There are two times that you need to check to see if a value in a register needs to be stored back into memory:

  1. When that register needs something else loaded into it.
  2. At the end of a basic block.

When you do a check, you only need to store a value from a register back into a memory location only if it has been flagged as changed (i.e., it was the write argument of an instruction) AND we're not past the last use of a local variable (at which point we wouldn't need to know its new value).

How you choose which register to put a value into is also up for optimizations:

  1. The simplest approach is a round-robin: cycle through all of the registers so values are spread among them and any particular value is held onto for a few instructions.
  2. A somewhat better approach is to choose whichever register was least recently used. Thus a value that is used frequently is more likely to stay in a register.
  3. Since we already tracked the first and last line that a variable is used on, we can improve method #2 by putting a register to the top of the list when we pass its current variable's last use -- we know that we won't need it again.
  4. An even better approach is to look ahead to see what variables we are going to need soon, and preserve them if we already have them loaded into a register.

Remember that all of these methods work only within blocks. If you're crossing block boundaries, you need to clear out all registers, possibly storing the contents. Due to this, it is on these block boundaries that the control flow graphs with give much better results.

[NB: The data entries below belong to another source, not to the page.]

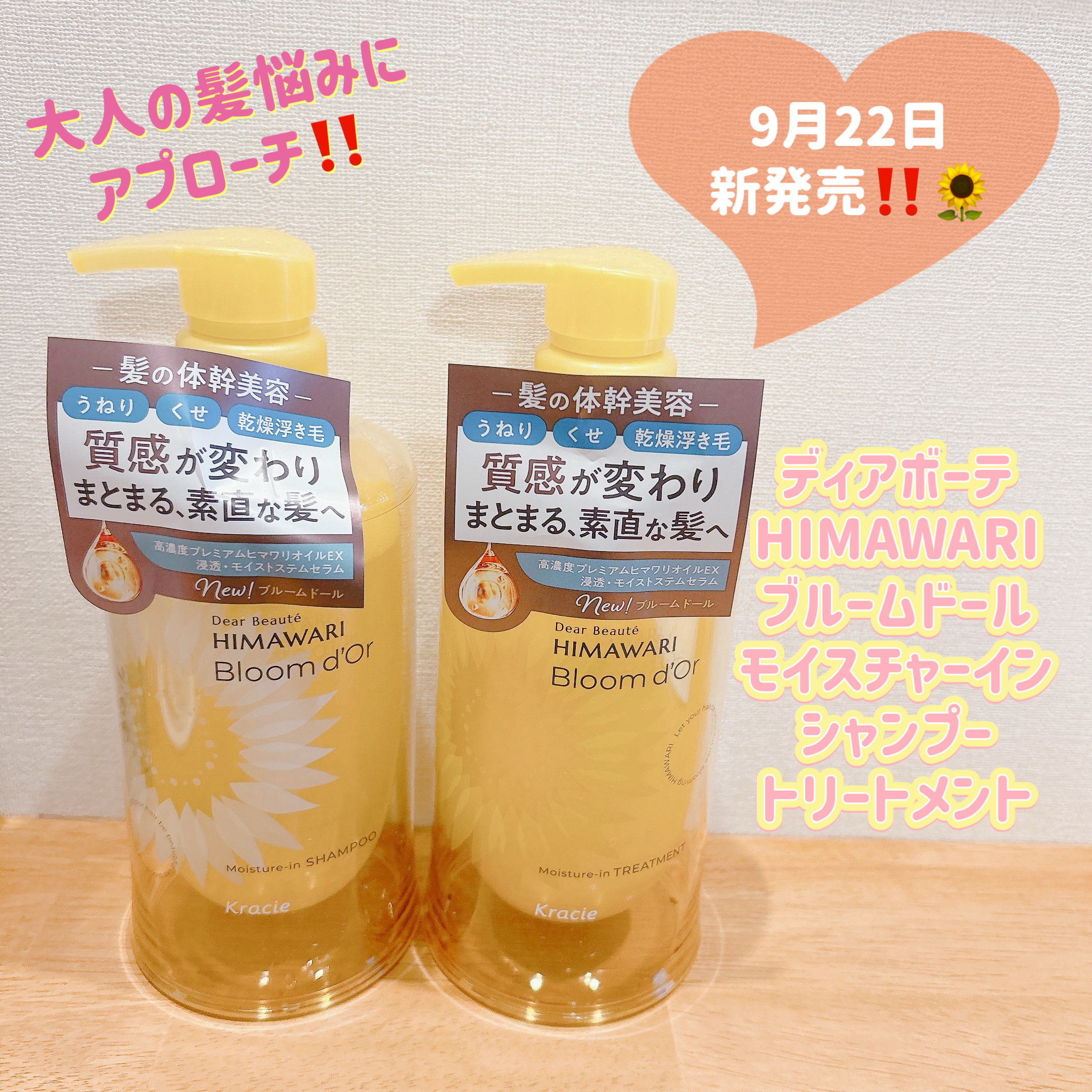 ディアボーテ ブルームドール モイスチャーイン シャンプー/トリートメント/ディアボーテ/市販シャンプーを使ったクチコミ（1枚目）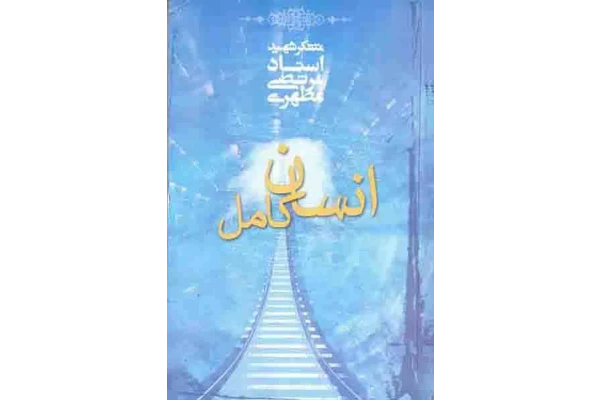 کتاب انسان کامل - کتابخانه مجازی واتیکان
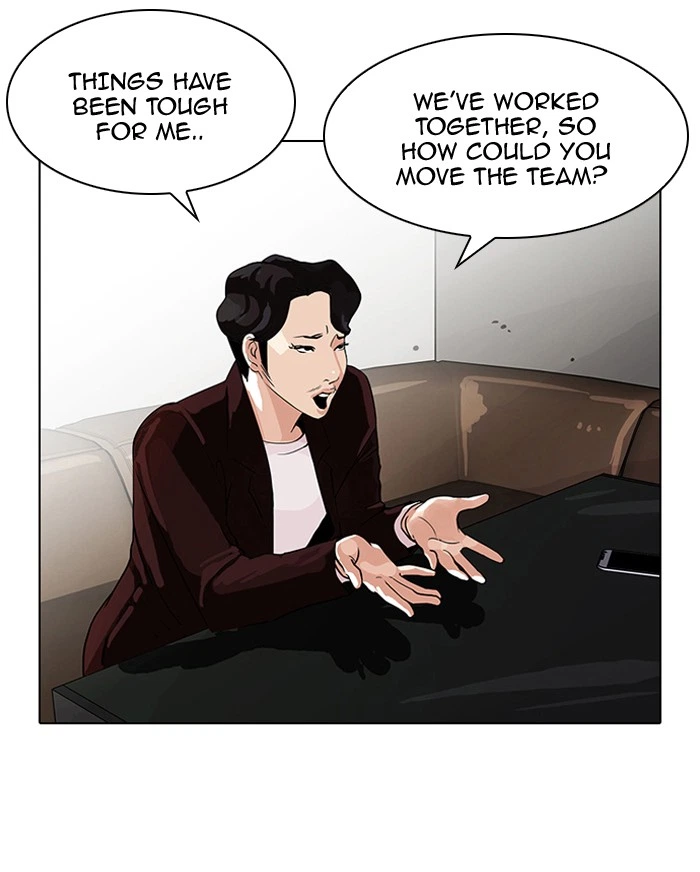 Lookism Chapter 75 — page 17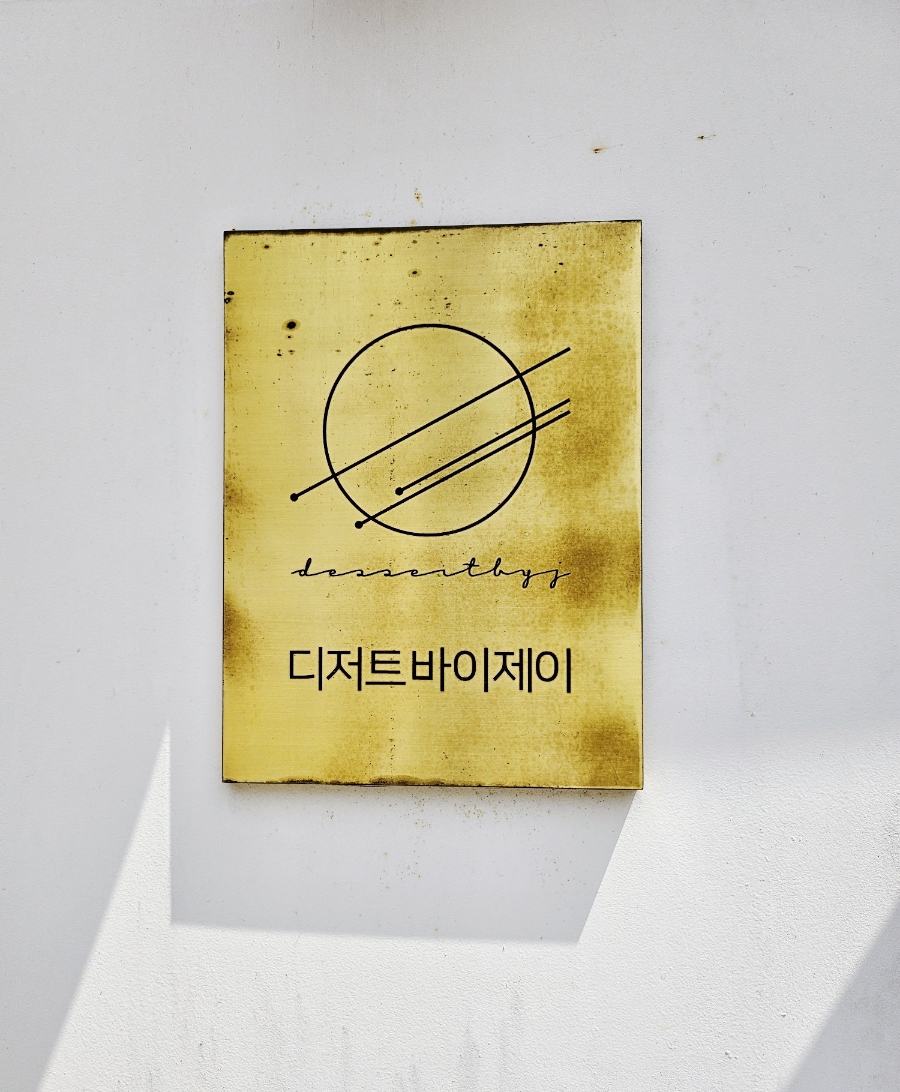 디저트바이제이 이미지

An other optimization you may consider is replacing certain load/store pairings with the mem_copy instruction. Load, store, and memcopy take 100 cycles to perform (the other Ugly Code instructions only take 1), so reducing IO to memory dramatically shortens execution time.

Testing Output

See Project 6.

Note: the bad_and_ugly_interpreter has been updated. Please use the one provided in the Stater Code. This version has the option of profiling your code (counting the number of execution cycles your bad/ugly code takes). You can invoke it by providing the function "run_bad_code_from_string" or "run_ugly_code_from_string" with the optional argument "profile_mode=True". Then the function (instead of returning the executed output) will return the number of cycles your code took.


When you submit your program, you must include:

  • A with the "generate_bad_code_from_string" function and the "generate_ugly_code_from_string" function.
  • A README.txt file that includes the your name, a brief summary of what does and does not work in your code. Your README may also include any notes that you want us to read before grading your program, such as any external resources you used in its development.
  • You may divide your project code into multiple files to do so you will need to use relative imports (if that doesn't mean anything to you, just keep everything in the file).

All graded material must be in the folder named "Project8/".